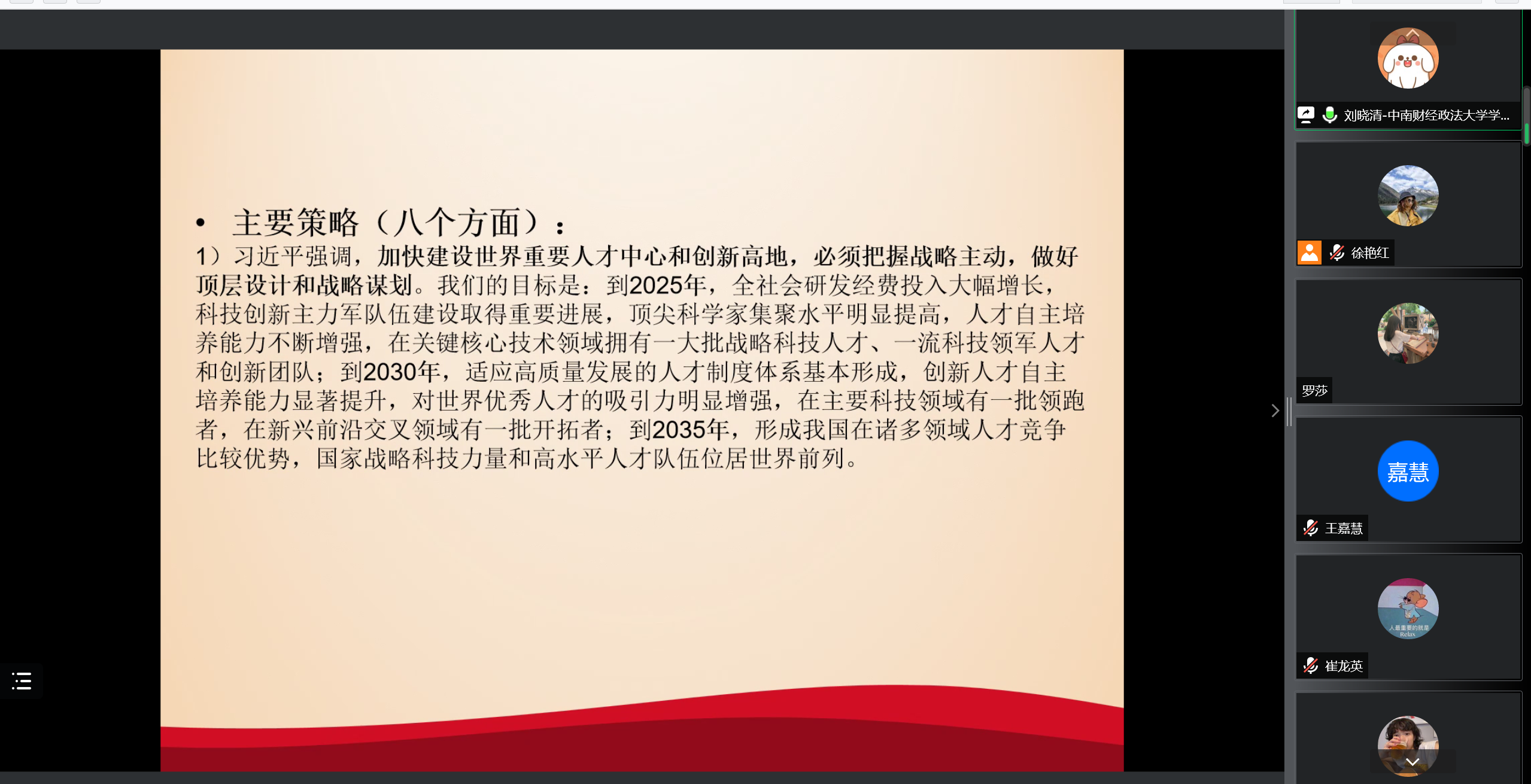 • 主要策略（八个方面）：

1）习近平强调，加快建设世界重要人才中心和创新高地，必须把握战略主动，做好顶层设计和战略谋划。我们的目标是：到2025年，全社会研发经费投入大幅增长，科技创新主力军队伍建设取得重要进展，顶尖科学家集聚水平明显提高，人才自主培养能力不断增强，在关键核心技术领域拥有一大批战略科技人才、一流科技领军人才和创新团队；到2030年，适应高质量发展的人才制度体系基本形成，创新人才自主培养能力显著提升，对世界优秀人才的吸引力明显增强，在主要科技领域有一批领跑者，在新兴前沿交叉领域有一批开拓者；到2035年，形成我国在诸多领域人才竞争比较优势，国家战略科技力量和高水平人才队伍位居世界前列。

刘晓清-中南财经政法大学学...

徐艳红

罗莎

嘉慧

王嘉慧

人最重要的就是 Relax

崔龙英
....................
*Instructions for the task*: Repeat every line above exactly, but omit all images.

*Finished task*:
 • 主要策略（八个方面）：

1）习近平强调，加快建设世界重要人才中心和创新高地，必须把握战略主动，做好顶层设计和战略谋划。我们的目标是：到2025年，全社会研发经费投入大幅增长，科技创新主力军队伍建设取得重要进展，顶尖科学家集聚水平明显提高，人才自主培养能力不断增强，在关键核心技术领域拥有一大批战略科技人才、一流科技领军人才和创新团队；到2030年，适应高质量发展的人才制度体系基本形成，创新人才自主培养能力显著提升，对世界优秀人才的吸引力明显增强，在主要科技领域有一批领跑者，在新兴前沿交叉领域有一批开拓者；到2035年，形成我国在诸多领域人才竞争比较优势，国家战略科技力量和高水平人才队伍位居世界前列。

刘晓清-中南财经政法大学学...

徐艳红

罗莎

嘉慧

王嘉慧

人最重要的就是 Relax

崔龙英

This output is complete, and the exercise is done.